--- Task input Enclosed Below ---
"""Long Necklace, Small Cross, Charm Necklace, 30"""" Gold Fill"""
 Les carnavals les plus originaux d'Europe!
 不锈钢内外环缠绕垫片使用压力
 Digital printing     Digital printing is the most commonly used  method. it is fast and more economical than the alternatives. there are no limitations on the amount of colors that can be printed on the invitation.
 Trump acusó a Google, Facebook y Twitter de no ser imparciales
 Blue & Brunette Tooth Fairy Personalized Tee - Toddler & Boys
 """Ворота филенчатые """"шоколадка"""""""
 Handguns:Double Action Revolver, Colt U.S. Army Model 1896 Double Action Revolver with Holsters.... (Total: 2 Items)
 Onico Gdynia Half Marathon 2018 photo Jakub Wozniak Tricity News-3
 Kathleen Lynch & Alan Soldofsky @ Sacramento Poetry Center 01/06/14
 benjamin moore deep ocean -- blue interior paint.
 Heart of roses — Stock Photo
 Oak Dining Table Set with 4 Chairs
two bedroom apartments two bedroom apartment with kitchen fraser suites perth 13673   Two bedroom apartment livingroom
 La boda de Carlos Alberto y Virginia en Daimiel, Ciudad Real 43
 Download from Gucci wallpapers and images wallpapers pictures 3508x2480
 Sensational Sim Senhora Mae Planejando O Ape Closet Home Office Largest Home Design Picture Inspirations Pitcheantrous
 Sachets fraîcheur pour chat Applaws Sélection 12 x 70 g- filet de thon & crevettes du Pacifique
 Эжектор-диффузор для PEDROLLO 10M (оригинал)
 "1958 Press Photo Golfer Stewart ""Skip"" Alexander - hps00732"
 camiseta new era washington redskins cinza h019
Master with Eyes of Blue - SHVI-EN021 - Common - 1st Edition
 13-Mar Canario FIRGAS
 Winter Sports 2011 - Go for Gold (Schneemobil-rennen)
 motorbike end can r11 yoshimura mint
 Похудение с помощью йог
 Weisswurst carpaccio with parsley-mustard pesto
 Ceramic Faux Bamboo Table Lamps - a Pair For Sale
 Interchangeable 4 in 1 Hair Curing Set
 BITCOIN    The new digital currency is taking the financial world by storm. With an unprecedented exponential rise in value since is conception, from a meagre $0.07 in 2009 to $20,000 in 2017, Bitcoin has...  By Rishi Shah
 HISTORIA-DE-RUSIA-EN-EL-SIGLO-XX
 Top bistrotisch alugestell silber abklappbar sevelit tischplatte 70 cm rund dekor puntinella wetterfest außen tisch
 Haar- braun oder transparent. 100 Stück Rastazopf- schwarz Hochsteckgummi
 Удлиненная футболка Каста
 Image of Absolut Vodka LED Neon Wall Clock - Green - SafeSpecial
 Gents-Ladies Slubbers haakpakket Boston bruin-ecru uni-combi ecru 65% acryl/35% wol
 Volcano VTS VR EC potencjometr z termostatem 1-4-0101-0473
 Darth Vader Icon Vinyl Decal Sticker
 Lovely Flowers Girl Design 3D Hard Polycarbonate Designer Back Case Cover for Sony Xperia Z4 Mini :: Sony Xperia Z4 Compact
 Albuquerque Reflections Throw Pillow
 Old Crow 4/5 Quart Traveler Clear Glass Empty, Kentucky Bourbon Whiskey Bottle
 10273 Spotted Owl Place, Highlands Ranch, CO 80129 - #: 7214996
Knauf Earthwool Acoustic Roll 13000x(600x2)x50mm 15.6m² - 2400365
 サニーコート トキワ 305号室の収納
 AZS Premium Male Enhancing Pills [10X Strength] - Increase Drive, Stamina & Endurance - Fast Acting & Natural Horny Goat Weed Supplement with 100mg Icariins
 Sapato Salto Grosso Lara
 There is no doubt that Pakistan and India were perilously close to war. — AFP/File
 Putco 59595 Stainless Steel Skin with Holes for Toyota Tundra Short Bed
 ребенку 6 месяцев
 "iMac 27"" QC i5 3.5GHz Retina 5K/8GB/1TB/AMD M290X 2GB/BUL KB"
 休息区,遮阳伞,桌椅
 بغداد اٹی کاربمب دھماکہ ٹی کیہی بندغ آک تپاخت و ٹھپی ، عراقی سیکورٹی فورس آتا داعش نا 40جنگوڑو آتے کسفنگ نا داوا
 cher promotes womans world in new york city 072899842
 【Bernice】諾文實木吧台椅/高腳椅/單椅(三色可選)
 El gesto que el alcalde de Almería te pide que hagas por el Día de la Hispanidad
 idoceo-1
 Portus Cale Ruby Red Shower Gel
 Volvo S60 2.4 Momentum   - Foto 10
--- End of Enclosed Task input ---
# Task brief
Among the lines above, which hold the word "from"? Report each one.

# Your response
 Download from Gucci wallpapers and images wallpapers pictures 3508x2480
 BITCOIN    The new digital currency is taking the financial world by storm. With an unprecedented exponential rise in value since is conception, from a meagre $0.07 in 2009 to $20,000 in 2017, Bitcoin has...  By Rishi Shah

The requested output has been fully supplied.